All around them, high in the leafless trees, were at least a dozen mammoth birds, silhouetted by the stars.
“Oh, storms save us,” Bartos whispered from beneath the first bird’s wing. He struggled to get loose, but doing so turned his face green. “Whatisthis place?”
“Star Lands,” said the first bird, sounding almost cheerful. “Where go?”
The Star Lands.
Thorn’s arms tingled. Zaf had really done it, then.
Thorn scanned the forest and saw several paths snaking off through the trees. But the birds would catch them as soon as they tried to run.

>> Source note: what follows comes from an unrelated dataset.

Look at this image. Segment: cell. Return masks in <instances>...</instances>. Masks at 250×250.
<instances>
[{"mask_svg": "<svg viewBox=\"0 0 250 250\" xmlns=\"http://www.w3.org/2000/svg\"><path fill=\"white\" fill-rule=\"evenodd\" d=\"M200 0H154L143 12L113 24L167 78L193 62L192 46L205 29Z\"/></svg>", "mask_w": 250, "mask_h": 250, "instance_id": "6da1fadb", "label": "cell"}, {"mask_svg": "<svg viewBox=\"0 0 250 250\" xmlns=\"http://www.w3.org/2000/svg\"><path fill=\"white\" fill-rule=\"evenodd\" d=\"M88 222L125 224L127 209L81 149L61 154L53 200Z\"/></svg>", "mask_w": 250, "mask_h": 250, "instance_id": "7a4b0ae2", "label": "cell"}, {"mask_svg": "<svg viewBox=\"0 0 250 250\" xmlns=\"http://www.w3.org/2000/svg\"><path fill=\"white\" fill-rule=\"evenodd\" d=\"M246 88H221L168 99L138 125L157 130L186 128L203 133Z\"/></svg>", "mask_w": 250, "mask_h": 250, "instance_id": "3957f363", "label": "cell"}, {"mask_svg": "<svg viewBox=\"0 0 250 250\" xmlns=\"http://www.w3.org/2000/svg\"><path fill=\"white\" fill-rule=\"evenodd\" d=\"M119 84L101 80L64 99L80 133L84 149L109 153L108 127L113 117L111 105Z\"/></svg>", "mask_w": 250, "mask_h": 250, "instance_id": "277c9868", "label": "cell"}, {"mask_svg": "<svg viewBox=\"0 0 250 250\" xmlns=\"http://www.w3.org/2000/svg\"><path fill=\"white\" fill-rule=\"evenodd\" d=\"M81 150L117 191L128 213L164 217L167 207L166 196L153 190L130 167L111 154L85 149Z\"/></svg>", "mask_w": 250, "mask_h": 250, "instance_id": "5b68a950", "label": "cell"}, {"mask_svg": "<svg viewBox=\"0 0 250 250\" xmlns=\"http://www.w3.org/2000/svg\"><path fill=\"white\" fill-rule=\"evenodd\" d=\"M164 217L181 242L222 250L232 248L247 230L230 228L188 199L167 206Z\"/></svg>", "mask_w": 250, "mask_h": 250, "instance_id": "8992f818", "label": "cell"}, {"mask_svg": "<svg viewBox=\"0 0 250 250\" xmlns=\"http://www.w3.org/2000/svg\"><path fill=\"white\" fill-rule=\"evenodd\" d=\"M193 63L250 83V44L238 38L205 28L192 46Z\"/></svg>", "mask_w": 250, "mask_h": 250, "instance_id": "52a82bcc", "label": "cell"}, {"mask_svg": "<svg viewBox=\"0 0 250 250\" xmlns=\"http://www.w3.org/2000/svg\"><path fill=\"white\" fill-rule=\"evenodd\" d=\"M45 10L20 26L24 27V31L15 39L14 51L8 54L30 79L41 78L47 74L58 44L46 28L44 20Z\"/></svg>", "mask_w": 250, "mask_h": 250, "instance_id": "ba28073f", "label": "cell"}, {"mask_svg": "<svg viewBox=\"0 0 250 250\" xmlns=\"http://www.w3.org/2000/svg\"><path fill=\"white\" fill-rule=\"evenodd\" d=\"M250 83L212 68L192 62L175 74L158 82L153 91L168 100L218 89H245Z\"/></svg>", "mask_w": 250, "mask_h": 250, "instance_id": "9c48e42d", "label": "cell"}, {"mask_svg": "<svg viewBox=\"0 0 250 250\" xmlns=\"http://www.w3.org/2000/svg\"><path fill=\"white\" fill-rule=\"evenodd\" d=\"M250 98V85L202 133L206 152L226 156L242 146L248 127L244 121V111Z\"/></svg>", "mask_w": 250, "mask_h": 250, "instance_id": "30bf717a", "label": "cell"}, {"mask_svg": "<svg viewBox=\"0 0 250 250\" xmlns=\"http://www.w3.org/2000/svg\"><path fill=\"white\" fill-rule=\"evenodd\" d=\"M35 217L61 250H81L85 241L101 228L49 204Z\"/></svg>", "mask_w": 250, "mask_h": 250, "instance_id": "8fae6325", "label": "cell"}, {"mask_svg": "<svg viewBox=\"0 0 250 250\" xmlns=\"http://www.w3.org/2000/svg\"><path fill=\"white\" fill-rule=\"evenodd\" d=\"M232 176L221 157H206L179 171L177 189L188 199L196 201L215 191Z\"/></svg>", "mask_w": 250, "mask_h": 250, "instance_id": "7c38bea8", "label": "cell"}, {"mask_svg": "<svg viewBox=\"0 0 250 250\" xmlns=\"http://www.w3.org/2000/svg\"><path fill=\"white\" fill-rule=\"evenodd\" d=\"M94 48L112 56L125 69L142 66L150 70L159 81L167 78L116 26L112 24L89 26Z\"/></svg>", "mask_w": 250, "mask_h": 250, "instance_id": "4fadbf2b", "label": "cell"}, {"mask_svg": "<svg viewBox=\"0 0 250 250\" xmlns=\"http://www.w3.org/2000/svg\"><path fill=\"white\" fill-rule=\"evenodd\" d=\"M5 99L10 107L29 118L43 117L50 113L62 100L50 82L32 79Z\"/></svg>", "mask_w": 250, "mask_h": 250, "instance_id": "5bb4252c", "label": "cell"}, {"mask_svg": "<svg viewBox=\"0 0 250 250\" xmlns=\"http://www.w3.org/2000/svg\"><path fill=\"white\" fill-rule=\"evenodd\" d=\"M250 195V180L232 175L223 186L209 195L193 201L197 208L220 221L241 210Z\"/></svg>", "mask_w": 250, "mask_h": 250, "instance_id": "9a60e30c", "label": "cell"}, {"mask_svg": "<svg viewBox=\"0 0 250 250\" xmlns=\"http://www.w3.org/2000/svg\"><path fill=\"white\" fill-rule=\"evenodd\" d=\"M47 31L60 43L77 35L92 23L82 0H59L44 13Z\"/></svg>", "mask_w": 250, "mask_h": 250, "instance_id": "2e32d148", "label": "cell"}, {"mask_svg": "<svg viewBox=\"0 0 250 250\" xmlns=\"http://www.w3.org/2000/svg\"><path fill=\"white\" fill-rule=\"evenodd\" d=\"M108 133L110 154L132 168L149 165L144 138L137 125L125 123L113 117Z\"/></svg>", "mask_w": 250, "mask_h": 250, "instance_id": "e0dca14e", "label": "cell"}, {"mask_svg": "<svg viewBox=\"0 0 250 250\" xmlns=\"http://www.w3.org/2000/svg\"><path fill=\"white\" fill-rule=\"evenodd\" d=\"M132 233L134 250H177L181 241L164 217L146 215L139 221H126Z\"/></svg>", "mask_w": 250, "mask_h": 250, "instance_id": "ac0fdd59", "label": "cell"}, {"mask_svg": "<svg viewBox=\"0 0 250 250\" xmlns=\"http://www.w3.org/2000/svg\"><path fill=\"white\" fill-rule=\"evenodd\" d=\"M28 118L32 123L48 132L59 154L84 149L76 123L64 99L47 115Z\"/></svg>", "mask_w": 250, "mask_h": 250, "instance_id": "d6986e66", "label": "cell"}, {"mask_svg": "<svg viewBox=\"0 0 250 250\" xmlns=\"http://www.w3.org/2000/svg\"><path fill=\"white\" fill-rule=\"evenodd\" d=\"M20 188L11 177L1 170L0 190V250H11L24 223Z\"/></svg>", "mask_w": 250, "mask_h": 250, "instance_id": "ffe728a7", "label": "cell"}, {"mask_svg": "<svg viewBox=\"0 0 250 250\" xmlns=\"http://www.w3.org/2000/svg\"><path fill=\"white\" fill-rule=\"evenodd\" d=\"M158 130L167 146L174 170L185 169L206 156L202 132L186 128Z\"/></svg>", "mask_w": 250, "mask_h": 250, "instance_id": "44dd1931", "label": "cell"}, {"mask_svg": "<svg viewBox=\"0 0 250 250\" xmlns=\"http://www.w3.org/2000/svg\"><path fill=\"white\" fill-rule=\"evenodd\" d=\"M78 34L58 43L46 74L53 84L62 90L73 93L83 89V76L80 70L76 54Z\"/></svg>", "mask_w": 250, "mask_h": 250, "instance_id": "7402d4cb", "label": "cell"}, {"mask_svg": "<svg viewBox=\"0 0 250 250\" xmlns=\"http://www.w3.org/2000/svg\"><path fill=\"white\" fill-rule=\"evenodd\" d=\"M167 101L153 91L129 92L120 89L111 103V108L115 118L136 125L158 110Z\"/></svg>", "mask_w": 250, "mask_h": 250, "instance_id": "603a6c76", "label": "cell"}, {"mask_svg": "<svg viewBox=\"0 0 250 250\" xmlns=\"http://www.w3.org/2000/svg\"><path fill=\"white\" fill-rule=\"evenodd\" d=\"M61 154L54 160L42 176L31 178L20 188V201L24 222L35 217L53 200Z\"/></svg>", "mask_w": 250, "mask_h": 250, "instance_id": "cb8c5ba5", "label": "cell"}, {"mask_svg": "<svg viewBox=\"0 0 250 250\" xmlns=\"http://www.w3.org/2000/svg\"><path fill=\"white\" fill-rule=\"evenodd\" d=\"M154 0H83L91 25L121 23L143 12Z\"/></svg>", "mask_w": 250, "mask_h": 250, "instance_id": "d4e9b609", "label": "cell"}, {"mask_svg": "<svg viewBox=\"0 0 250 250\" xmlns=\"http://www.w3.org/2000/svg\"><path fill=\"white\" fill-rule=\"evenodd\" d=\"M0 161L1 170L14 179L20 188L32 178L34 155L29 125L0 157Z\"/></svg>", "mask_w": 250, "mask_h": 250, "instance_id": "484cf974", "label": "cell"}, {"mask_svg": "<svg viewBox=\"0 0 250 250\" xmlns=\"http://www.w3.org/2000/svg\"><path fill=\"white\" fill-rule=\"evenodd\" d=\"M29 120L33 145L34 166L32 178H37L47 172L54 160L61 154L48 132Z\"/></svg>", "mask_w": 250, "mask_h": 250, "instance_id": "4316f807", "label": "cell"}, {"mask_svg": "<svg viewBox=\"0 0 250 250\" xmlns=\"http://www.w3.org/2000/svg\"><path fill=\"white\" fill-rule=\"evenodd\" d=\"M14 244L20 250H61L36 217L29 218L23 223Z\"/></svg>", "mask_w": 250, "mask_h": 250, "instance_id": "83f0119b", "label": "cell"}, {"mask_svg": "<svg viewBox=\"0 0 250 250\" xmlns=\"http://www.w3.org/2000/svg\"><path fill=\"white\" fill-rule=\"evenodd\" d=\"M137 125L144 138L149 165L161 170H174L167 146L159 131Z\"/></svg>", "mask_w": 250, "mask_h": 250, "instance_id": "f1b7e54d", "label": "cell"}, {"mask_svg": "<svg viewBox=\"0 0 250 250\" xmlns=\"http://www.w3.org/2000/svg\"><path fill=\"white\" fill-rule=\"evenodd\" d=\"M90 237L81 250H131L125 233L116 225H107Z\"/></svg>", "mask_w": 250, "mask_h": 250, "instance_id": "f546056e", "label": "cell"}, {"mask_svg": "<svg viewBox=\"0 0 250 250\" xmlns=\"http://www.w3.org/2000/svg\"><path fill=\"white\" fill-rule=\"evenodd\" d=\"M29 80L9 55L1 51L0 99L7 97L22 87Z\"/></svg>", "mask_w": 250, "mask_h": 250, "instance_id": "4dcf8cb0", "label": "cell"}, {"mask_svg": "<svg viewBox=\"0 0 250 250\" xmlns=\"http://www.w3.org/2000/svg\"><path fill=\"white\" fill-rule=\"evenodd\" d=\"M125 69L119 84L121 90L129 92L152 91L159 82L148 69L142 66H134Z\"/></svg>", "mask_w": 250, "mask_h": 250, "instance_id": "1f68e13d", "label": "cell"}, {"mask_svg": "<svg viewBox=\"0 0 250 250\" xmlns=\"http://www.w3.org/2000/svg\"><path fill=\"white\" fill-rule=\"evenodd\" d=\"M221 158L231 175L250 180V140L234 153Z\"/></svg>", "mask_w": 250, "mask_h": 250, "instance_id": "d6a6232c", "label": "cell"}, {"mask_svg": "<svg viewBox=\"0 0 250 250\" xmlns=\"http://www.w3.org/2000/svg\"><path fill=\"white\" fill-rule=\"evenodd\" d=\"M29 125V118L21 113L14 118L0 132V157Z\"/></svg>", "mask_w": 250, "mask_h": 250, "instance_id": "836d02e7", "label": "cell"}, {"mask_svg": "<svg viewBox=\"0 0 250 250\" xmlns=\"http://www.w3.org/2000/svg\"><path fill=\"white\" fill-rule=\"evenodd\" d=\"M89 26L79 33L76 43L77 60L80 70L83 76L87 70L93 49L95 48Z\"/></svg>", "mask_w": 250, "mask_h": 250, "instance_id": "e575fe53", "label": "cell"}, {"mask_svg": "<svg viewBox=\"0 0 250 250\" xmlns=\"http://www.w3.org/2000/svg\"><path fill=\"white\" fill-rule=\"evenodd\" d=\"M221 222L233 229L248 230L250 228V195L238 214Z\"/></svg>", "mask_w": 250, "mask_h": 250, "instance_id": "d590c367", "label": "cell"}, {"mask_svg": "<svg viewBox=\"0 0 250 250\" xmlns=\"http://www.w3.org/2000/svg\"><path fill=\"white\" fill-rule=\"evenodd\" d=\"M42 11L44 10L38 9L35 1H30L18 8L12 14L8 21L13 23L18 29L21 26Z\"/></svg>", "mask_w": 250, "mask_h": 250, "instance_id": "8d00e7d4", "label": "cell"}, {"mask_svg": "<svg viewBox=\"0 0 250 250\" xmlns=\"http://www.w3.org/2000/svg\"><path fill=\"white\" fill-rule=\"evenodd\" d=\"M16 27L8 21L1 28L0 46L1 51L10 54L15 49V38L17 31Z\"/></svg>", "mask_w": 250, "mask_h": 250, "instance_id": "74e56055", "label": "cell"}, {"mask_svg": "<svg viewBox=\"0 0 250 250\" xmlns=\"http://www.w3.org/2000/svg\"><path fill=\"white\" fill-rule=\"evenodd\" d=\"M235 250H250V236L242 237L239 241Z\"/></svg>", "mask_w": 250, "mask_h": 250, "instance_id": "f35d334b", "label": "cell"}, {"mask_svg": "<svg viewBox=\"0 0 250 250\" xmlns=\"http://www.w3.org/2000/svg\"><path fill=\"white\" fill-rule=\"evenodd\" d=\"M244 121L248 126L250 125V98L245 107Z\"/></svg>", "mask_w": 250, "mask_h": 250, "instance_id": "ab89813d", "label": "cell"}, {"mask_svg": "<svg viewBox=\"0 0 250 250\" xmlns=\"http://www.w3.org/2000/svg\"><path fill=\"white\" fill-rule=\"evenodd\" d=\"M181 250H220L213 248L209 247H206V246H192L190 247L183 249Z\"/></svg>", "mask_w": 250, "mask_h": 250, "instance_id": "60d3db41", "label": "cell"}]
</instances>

Unless Noro got free of the bird, and they all jumped on his back, and he sped away faster than he’d ever run before.
She needed to stall.
“We search for the witch named Quicksilver,” she blurted.
Noro hissed, “Thorn, no!”
“Ah!” The bird slapped its wings against the ground. The others, high up in the trees, thumped their branches. “Foxheart’s the thing.”
Zaf blew out sharp air. “No, you dum-dum.Quicksilver.”
“Maybe don’t call the giant scary bird a dum-dum,” Thorn muttered.
“Quicksilver,” said the bird, scooting forward. As it moved, it dragged Noro and Bartos along with it. “Foxheart. Same one, same the other.”
“Quicksilver Foxheart,” the birds overhead whispered. “Quicksilver Foxheart.”